…В 1987-м приятель позвал в гости «на котлеты». Вечер, окраина Москвы, две дамы, вдобавок какая-то старуха; котлеты вкусные (с голодухи-то), но никакого желания продолжить праздник. А приятель вдруг: «Аллочка, спойте что-нибудь», и старуха потянулась к гитаре. Мысль: ужас, только этого не хватало, не успел уйти — теперь страдай из вежливости. Но первый аккорд, первое слово, и — мысль другая: этого не может быть! Стены тесной хрущобы исчезли, перед нами пела великая русская эстрада — Вертинский, Лещенко, Изабелла Юрьева… Русский романс с цыганскими заходами. То, от чего с ума сходили Пушкин, Толстой и вся Россия, а после 1917-го — вся Европа, Румыния, Париж…
— Откуда это у вас?
— Но я же с ними со всеми пела — с Лещенко, с Вертинским…
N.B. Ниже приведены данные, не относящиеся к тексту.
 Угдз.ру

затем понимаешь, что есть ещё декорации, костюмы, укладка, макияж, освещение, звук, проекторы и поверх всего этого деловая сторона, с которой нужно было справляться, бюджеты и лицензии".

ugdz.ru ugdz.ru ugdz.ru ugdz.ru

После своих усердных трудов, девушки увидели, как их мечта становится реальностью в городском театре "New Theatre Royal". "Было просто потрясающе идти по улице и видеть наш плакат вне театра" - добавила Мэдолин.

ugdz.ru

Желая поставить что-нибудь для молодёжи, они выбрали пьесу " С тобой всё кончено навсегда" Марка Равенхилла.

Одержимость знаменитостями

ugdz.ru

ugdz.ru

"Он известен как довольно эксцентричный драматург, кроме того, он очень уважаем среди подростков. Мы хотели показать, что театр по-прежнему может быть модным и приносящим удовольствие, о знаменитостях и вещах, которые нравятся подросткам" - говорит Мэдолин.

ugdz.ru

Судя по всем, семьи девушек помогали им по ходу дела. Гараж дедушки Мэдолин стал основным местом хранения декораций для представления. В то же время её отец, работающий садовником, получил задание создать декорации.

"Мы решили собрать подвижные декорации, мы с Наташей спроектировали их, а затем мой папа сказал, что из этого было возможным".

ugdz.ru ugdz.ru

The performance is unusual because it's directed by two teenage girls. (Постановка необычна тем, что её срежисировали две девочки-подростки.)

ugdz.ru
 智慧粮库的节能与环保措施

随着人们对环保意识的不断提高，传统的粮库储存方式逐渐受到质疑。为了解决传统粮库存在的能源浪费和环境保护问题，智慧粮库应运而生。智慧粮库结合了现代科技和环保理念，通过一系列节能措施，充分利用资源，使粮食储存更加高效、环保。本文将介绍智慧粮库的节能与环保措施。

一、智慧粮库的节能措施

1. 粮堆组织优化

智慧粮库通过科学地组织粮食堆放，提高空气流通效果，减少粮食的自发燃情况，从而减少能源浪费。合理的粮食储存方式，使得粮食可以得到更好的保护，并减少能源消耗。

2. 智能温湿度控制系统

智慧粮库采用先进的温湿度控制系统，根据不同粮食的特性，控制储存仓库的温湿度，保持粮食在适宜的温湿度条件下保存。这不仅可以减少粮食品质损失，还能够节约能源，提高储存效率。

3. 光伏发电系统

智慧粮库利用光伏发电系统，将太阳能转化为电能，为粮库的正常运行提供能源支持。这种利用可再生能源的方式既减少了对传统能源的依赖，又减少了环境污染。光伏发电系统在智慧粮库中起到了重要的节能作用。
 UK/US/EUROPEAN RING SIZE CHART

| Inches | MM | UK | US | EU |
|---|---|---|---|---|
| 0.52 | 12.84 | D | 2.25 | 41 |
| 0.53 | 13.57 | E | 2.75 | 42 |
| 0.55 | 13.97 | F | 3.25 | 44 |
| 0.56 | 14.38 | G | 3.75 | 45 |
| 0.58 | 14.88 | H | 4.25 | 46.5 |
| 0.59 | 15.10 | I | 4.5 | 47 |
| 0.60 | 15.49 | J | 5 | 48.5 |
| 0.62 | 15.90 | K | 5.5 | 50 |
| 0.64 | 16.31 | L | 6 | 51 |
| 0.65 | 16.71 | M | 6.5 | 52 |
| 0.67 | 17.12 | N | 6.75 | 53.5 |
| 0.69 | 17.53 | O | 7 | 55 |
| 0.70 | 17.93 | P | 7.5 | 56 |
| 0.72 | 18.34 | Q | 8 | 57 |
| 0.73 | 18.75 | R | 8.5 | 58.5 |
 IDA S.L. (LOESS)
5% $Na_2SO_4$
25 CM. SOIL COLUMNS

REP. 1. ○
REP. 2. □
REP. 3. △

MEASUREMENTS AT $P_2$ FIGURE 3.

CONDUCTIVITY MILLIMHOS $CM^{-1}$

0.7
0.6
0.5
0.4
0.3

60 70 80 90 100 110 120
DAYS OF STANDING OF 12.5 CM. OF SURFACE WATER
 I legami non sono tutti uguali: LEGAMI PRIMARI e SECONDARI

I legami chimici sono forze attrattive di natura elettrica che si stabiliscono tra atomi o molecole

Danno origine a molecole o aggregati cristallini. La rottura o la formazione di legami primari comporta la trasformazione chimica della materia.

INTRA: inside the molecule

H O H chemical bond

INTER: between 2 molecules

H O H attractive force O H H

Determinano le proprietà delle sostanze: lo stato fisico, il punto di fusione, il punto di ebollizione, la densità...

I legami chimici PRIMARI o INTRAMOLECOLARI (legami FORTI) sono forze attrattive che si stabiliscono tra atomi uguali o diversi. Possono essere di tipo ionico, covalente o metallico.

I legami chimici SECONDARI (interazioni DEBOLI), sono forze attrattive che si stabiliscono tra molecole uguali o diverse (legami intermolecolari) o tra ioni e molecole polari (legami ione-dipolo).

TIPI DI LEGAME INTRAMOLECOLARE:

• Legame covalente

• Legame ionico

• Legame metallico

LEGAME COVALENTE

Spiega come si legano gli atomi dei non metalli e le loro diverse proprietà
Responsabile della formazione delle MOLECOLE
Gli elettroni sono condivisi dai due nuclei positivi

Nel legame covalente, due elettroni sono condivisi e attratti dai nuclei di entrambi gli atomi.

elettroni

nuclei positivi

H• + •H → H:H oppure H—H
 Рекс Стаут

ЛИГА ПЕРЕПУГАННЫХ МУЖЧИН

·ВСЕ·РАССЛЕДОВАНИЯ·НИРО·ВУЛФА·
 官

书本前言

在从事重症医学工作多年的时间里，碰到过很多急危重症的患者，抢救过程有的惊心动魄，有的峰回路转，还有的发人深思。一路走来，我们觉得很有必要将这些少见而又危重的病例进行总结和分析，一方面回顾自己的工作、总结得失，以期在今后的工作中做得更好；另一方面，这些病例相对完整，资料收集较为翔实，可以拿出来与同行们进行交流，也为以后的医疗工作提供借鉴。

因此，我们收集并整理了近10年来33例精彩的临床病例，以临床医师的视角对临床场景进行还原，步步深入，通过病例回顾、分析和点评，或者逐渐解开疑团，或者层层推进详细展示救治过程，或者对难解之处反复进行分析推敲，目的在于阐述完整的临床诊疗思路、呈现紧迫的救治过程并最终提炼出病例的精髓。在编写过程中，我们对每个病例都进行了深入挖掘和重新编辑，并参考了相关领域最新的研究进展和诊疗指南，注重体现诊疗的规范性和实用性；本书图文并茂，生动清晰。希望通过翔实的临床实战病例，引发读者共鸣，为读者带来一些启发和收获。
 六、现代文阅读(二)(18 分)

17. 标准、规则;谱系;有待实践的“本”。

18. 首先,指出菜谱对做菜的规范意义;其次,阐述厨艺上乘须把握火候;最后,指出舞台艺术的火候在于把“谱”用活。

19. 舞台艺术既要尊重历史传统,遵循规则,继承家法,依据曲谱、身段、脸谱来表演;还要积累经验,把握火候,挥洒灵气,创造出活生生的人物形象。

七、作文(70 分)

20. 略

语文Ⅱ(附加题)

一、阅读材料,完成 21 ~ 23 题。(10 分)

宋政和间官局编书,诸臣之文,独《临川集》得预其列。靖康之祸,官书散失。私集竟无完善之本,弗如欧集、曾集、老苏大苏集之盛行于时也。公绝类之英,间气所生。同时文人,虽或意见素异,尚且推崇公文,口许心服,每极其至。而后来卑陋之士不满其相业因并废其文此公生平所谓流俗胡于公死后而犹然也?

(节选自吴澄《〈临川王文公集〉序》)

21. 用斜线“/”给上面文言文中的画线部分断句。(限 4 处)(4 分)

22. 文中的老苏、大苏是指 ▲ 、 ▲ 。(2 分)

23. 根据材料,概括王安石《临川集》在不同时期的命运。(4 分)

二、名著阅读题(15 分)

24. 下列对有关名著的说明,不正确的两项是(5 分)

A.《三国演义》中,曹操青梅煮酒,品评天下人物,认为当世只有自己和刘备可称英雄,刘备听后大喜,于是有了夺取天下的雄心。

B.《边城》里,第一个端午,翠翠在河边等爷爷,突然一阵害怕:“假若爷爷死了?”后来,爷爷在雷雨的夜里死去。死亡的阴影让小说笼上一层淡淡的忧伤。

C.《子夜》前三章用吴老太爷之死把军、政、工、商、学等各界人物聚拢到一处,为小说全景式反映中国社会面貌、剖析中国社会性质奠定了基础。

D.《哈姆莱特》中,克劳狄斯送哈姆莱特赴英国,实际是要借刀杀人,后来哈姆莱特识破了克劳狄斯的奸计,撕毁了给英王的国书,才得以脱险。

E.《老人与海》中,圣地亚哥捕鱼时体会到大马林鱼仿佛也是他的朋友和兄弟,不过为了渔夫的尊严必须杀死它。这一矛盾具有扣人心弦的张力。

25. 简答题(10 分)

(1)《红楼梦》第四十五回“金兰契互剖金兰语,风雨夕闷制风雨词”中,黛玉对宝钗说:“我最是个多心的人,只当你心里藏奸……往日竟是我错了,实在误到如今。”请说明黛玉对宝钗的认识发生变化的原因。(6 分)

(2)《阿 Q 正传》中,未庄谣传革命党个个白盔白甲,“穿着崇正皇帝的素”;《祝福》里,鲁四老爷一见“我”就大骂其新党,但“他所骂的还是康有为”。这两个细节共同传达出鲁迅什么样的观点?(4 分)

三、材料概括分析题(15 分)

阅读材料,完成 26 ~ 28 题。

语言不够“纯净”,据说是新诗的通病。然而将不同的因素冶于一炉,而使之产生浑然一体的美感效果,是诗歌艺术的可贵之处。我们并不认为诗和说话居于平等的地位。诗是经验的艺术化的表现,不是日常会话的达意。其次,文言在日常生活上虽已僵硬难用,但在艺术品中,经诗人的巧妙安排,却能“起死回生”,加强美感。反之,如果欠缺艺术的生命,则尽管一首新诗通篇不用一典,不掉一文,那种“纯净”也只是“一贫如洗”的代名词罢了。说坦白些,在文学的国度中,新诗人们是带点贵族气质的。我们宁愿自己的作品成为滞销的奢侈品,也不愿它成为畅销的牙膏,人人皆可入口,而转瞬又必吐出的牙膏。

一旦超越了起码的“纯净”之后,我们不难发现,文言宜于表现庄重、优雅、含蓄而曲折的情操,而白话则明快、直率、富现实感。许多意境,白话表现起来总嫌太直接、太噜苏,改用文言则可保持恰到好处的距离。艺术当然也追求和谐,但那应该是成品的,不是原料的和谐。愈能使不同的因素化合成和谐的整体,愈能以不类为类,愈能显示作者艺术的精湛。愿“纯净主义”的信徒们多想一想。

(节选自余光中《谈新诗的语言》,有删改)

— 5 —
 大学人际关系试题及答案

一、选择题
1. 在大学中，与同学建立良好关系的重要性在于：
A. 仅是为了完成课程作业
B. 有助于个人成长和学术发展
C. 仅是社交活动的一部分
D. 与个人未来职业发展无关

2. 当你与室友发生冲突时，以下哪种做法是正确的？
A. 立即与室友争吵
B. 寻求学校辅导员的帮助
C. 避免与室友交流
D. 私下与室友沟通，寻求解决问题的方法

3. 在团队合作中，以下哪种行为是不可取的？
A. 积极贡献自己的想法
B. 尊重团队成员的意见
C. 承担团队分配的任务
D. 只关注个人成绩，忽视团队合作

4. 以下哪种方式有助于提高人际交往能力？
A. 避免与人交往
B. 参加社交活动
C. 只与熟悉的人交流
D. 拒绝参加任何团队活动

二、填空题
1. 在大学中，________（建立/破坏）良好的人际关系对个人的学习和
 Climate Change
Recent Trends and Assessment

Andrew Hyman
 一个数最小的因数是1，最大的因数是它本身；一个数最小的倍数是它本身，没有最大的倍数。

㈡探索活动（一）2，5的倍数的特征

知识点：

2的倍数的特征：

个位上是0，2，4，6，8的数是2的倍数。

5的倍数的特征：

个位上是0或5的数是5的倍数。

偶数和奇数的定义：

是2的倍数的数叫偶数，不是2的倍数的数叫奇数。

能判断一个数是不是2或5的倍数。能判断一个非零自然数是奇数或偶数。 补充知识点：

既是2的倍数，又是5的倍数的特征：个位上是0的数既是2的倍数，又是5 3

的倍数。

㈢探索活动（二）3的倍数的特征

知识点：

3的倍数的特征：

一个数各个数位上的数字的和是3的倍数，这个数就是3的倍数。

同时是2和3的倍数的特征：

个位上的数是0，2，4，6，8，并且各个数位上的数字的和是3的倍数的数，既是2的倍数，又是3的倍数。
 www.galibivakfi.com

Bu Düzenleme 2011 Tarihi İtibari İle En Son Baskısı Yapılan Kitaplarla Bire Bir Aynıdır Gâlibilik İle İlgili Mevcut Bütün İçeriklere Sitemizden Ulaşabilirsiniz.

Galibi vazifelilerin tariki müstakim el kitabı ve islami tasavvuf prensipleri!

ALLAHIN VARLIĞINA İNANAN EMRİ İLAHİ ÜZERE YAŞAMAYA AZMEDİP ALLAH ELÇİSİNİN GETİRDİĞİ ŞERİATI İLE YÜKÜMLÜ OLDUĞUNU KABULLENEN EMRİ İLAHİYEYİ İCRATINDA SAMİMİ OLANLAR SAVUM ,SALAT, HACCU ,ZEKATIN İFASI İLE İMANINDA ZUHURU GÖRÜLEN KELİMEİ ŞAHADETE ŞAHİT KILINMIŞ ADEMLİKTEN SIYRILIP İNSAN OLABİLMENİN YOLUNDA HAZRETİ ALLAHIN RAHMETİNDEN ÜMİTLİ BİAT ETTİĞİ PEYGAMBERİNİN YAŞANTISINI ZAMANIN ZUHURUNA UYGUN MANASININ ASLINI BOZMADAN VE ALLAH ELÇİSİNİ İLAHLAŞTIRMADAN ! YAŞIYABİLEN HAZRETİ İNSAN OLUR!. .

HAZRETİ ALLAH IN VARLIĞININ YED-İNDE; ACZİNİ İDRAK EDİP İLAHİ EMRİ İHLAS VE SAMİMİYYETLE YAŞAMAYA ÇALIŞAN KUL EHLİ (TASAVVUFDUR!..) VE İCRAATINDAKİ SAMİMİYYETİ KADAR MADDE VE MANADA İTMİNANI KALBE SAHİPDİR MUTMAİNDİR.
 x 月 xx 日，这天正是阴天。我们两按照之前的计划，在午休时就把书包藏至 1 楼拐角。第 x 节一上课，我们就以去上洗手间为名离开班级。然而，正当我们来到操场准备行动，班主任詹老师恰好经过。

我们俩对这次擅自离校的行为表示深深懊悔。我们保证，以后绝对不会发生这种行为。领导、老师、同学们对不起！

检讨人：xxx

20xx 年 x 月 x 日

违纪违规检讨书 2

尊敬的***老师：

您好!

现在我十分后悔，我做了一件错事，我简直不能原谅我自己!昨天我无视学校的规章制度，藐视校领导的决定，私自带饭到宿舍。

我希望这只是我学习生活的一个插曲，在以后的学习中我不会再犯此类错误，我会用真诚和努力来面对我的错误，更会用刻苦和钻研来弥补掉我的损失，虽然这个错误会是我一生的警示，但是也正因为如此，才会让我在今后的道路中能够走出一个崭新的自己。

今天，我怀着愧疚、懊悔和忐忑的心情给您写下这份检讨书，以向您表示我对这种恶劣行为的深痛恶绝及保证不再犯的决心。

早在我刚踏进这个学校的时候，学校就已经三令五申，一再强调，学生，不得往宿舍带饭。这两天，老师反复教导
Это была Алла Баянова, которую тогда в СССР никто не знал. На следующий день я пришёл в Дом актёра на углу Горького и Пушки (который тогда еще не сожгли, чтобы украсть), к директору Маргарите Эскиной, и стал уговаривать её, чтобы она дала сцену для концерта старухи, с которой я вчера познакомился. Эскина смотрела как на сумасшедшего, но клятвы («если даст, то не пожалеет, а если не даст — всю жизнь будет жалеть») подействовали.
— О сольном концерте не может быть и речи. Но скоро у нас вечер для ветеранов сцены — сборная солянка в честь 23 февраля. Пусть споёт одну песню.
— Три!
— Две. И отстань.
Баянову выпустили где-то на сороковой минуте. Она спела один романс, второй, публика орала, спела третий, четвёртый, пятый… Публика сошла с ума, не отпускала. Эскина металась, не зная, как утащить Баянову со сцены. Сборная солянка на глазах превращалась в сольник.
И всё. И больше ни я, ни Эскина никогда не понадобились. Без рекламы, без телевидения (а интернета тогда вообще не было) — без всяких усилий засияла эта звезда эстрады. Ей было 73 года.
Ей было 96, когда она дала последний концерт.